> _Yapılacak iş 1_
Lütfen sanat pratiği söyleşisinden "Aslında, benim üretimlerim" sözcüklerinden başlayıp "kendisine yer veriyorum." sözcüklerine kadar, bu sözcükler de dahil olmak üzere bölümü hiçbir şeyi değiştirmeden yazıya geçirin.
> _Yapılacak iş 2_
Sanat pratiği söyleşisine göre sanatçı, beyaz küp içindeki insanların yanı sıra kimleri de sanata çekmeyi amaçlıyor?
> _Yapılacak iş 3_
Sanat pratiği söyleşisindeki "Aslında, benim üretimlerim" diye başlayan paragrafı, ana bilgilerini koruyarak daha kısa biçimde yeniden yazın.

Halil Altındere’nin sanat pratiğini nasıl tanımlarsınız? 20 yıl içinde sanatsal olarak kendinizi ifade etme yönteminizde farklılaşan bir şey var mı?
Aslında, benim üretimlerim ziyaretçiyle diyaloğu öne çıkartan eserler. Günlük yaşantımızda gördüğümüz şeyleri farklı şekilde ifade etme yöntemi... Sadece beyaz küp içinde olan insanları değil, ekonomik ve sosyal olarak sanatla buluşamayacak olan insanları da sanata çekme, kısacası herkesi sanata dahil etme üzerine yoğunlaşıyorum. Gündelik hayatımızda gördüğümüz her şeyi alıp farklı bir fonksiyonla ziyaretçiye sunuyorum. Sıradan bir nesne benim sergimde farklı bir anlam kazanabiliyor. Aslında, üretimlerimde kullandığım her şey günlük hayat içinde var. Tüm eserlerimde hayatın ta kendisine yer veriyorum.

> _Aşağıdaki veriler_

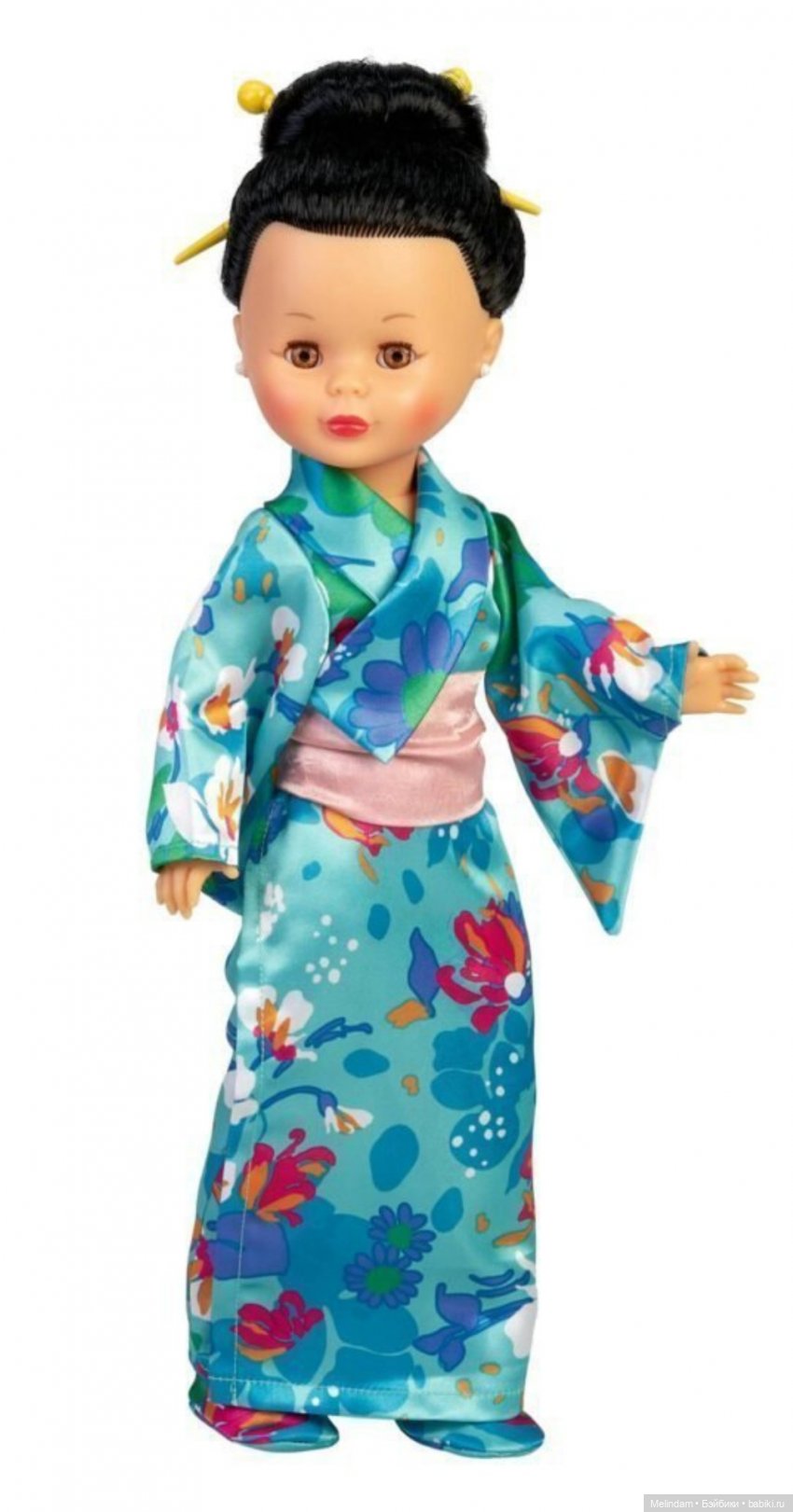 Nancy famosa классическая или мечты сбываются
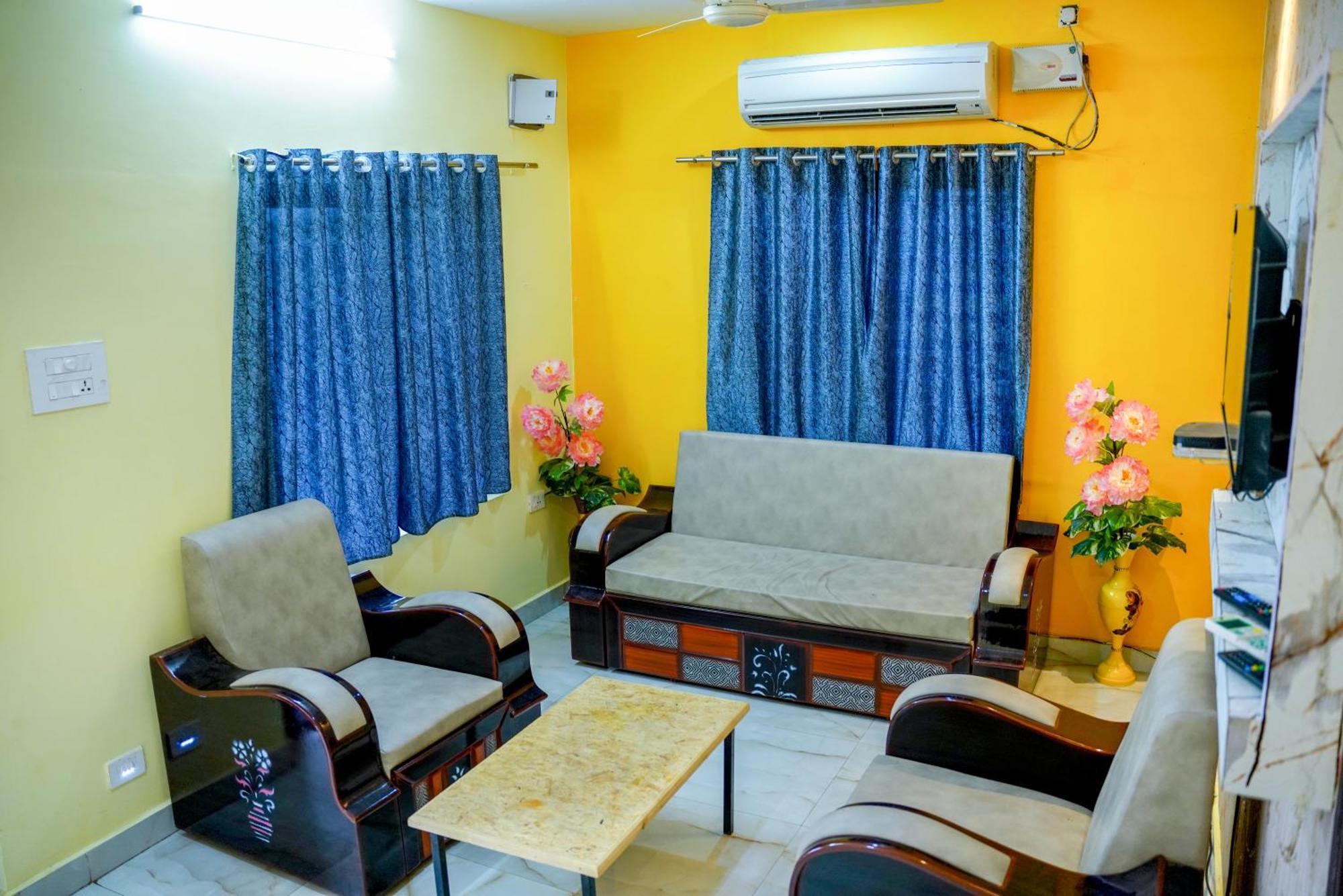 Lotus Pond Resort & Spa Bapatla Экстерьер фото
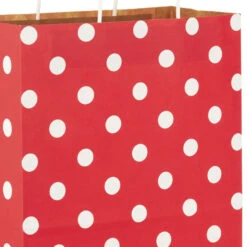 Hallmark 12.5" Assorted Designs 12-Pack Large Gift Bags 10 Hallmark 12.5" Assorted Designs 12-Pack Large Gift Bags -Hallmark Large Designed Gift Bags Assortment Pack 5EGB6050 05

> _Çözüm 1_
Aslında, benim üretimlerim ziyaretçiyle diyaloğu öne çıkartan eserler. Günlük yaşantımızda gördüğümüz şeyleri farklı şekilde ifade etme yöntemi... Sadece beyaz küp içinde olan insanları değil, ekonomik ve sosyal olarak sanatla buluşamayacak olan insanları da sanata çekme, kısacası herkesi sanata dahil etme üzerine yoğunlaşıyorum. Gündelik hayatımızda gördüğümüz her şeyi alıp farklı bir fonksiyonla ziyaretçiye sunuyorum. Sıradan bir nesne benim sergimde farklı bir anlam kazanabiliyor. Aslında, üretimlerimde kullandığım her şey günlük hayat içinde var. Tüm eserlerimde hayatın ta kendisine yer veriyorum.

> _Çözüm 2_
Ekonomik ve sosyal olarak sanatla buluşamayacak olan insanları.

> _Çözüm 3_
Sanatçının eserleri ziyaretçiyle diyaloğu öne çıkarır ve günlük yaşamda görülen şeyleri farklı biçimde ifade eder. Amacı yalnızca beyaz küpteki izleyiciyi değil, ekonomik ve sosyal olarak sanatla buluşamayacak insanları da sanata dahil etmektir. Gündelik hayattaki her şeyi farklı bir işlevle ziyaretçiye sunar. Böylece sıradan bir nesne sergide yeni bir anlam kazanır. Eserlerinde hayatın kendisine yer verir.